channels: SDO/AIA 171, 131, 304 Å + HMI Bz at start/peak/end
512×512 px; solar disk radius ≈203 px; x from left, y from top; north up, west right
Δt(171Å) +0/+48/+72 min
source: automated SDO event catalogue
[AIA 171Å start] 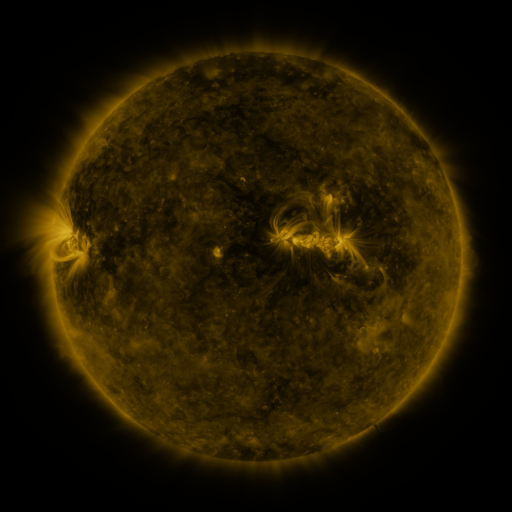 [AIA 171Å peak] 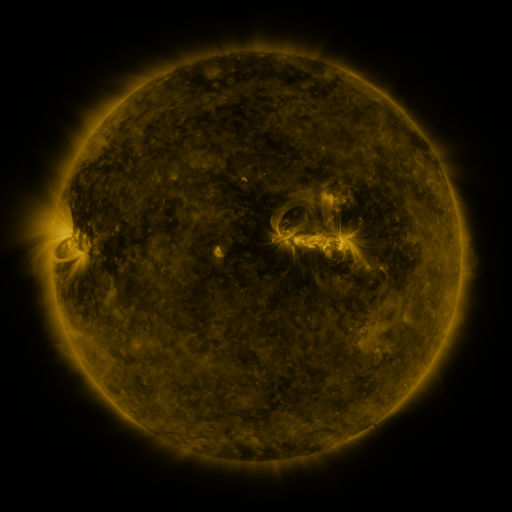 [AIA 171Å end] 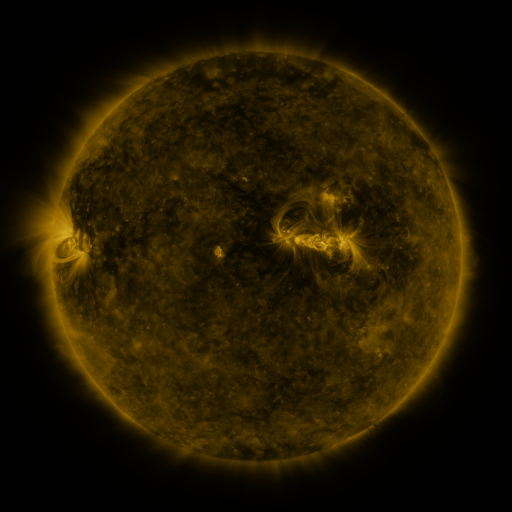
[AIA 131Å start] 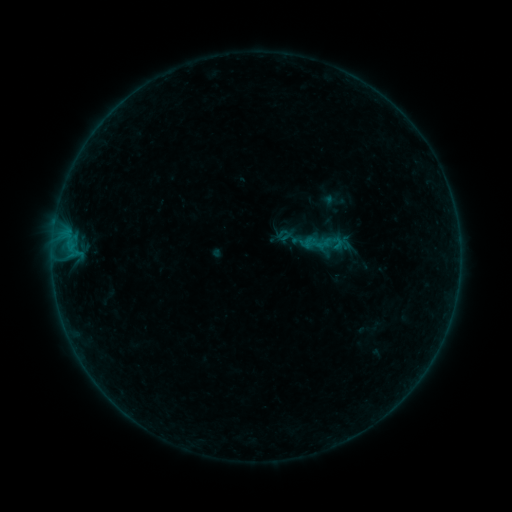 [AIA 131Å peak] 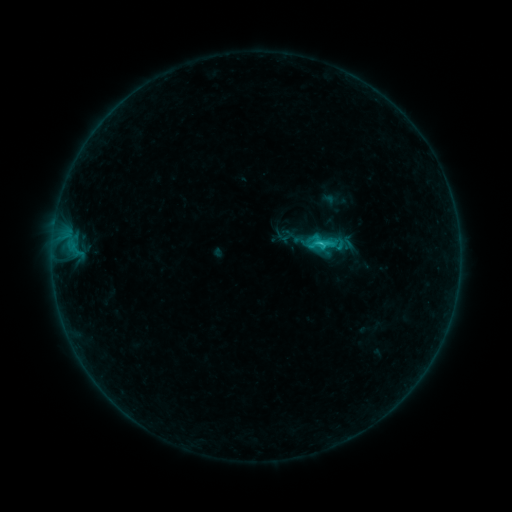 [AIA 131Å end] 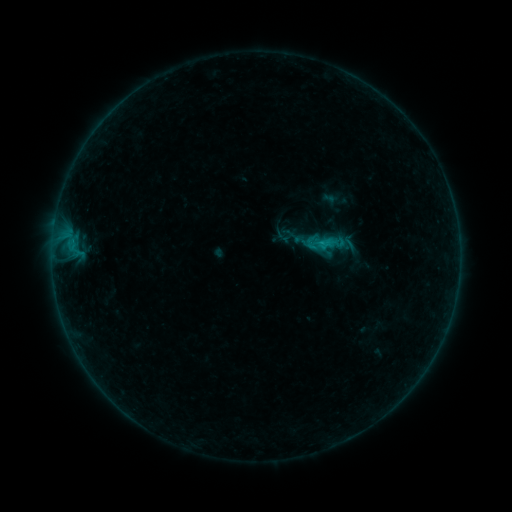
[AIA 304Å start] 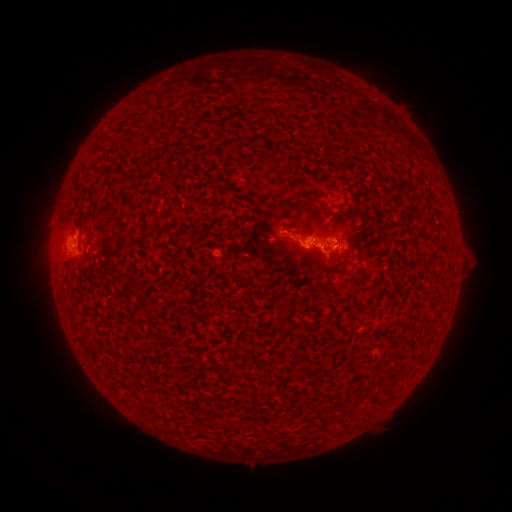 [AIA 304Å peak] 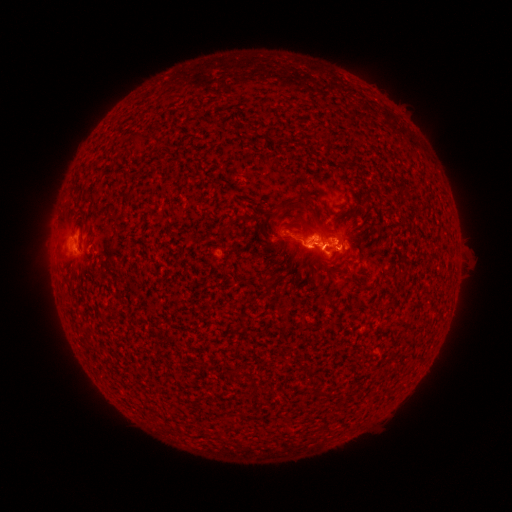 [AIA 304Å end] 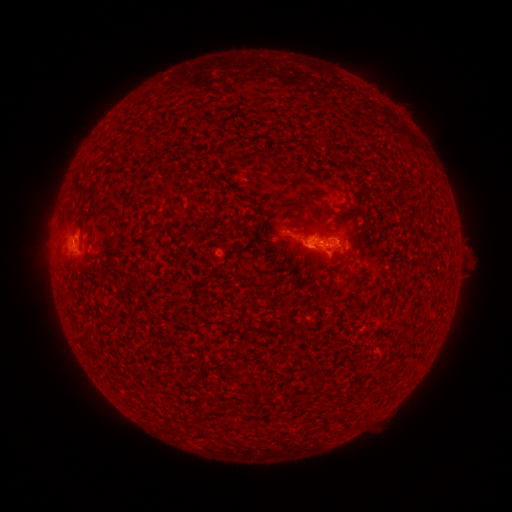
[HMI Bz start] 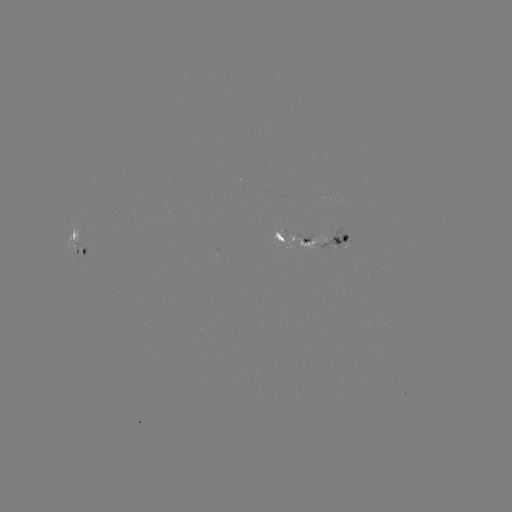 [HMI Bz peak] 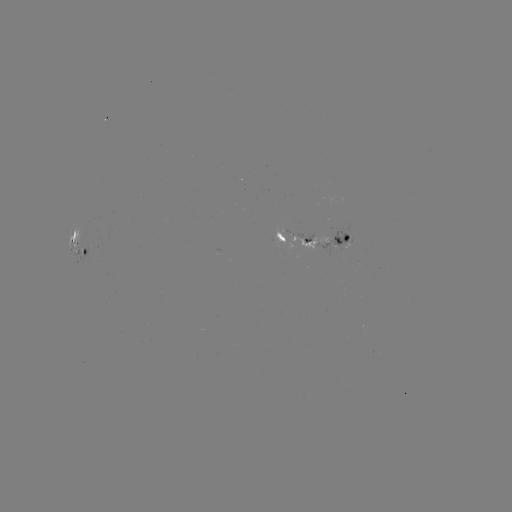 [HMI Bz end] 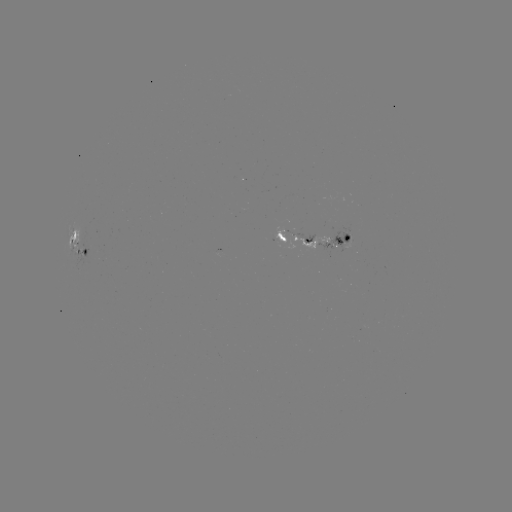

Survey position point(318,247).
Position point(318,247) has C1.5 flare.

▬▬▬

» **Activity**:
Copy each line of the records that has "point" in it.

» **Result of this exercise**:
Survey position point(318,247).
Position point(318,247) has C1.5 flare.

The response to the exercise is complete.